▶ **TEXT TO READ**:

>>>>

Layer #2: Lifestyle Layer
The Lifestyle Layer of Confidence is where things really start to get interesting.
The Lifestyle Layer is about living and projecting a confident lifestyle – from your hobbies to what you share on social media to the company you keep.
This layer is all about developing how others perceive you.
Working on the first and second layer of confidence can have a massive impact on developing the third layer of confidence.
Layer #3: Internal Confidence
The Internal Layer of Confidence is about truly embodying confidence and truly believing in your own value.
It is basically knowing that no matter what life throws your way, you’re going to be OK.
Developing the Internal Layer of Confidence can be especially difficult for our clients who are focused on getting their ex back, because it requires them to abandon the belief that life will only be OK if they get their ex back.
Developing The Internal Layer Of Confidence
We already talked about the trickle-down effect that requires you to develop the Surface Layer and the Internal Layer in order to strengthen the Internal Layer.
If you want to directly work on the Internal Layer, it requires one thing – for you to face your greatest fears.
Oftentimes, for clients who want their ex back, their greatest fear is seeing their ex with another woman.
In your case, this fear is coming true. Lucky you!
To overcome this fear, you need to start visualizing yourself coming out on the other side of this situation OK. Every day, practice this visualization of you overcoming this situation victoriously.
While this ritual may seem awkward at first, it is actively strengthening your internal layer of confidence.
So, now that you know and believe you are going to be OK regardless of the outcome, let’s look at the facts.
The Rebound Effect
It’s common for people to feel and act irrationally when their ex moves on to someone new quickly.
You may be wondering, is this a rebound relationship or something that will last?
In my experience, there are two pieces of criteria that will help you to determine if it is truly a rebound relationship.
Criteria #1: How Quickly They Moved On
If your ex began this new relationship within a month of your relationship ending – especially if you had a long-term relationship – it’s very likely it is a rebound relationship.
On the other hand, if your ex moved on three or four months after your breakup, it’s a little less likely for it to be a rebound relationship.
Criteria #2: How Long They’ve Been in the New Relationship
If your ex’s new relationship lasts longer than six months, it’s beginning to turn into something more serious and is less likely to be a rebound relationship.
The other things to keep in mind when it comes to rebound relationships is the “honeymoon factor”.
Many people do not realize there is this invisible sliding scale in an ex’s mind that is comparing an old relationship with a new relationship.
In the beginning of a new relationship, an ex is often comparing how he feels about the new girl with how he felt about you toward the end of your relationship.
The problem is that no one really has a great ending to their relationship. So, when he compares his feelings at the end of your relationship to his feelings at the beginning of this new relationship, his perspective is going to be skewed to favor the new relationship. This is because he is in the honeymoon period of the new relationship!
What is important for you to keep in mind is that eventually the honeymoon period will end and that’s when the real comparison will begin.
This is why we recommend that clients do not take rebound relationships too seriously until they last six months or more.
But what should you do if your ex has upgraded to someone new and their relationship lasts longer than six months?

<<<<

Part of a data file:
>>>>

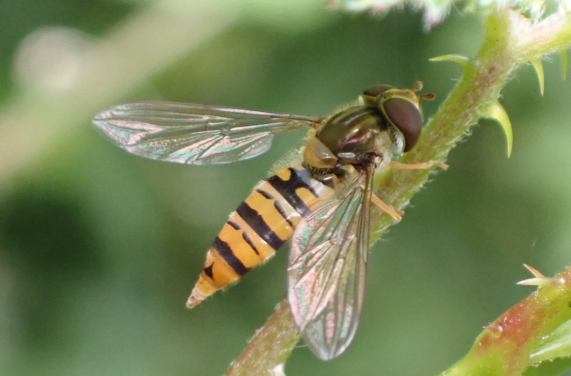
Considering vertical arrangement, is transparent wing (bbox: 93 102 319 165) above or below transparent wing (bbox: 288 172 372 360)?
above

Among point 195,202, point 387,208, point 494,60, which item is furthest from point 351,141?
point 195,202

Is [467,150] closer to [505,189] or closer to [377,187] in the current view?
[505,189]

<<<<

▶ **THINGS TO DO**:
1 – Extract the stretch of the rebound relationship text from "Developing the Internal Layer of Confidence can" through "your greatest fears.".
2 – In the rebound relationship text, how long does an ex's new relationship have to last before it becomes less likely to be a rebound?
Work only from the rebound relationship text, not the listing.

▶ **RESULTS**:
1 –
Developing the Internal Layer of Confidence can be especially difficult for our clients who are focused on getting their ex back, because it requires them to abandon the belief that life will only be OK if they get their ex back.
Developing The Internal Layer Of Confidence
We already talked about the trickle-down effect that requires you to develop the Surface Layer and the Internal Layer in order to strengthen the Internal Layer.
If you want to directly work on the Internal Layer, it requires one thing – for you to face your greatest fears.

2 – Longer than six months.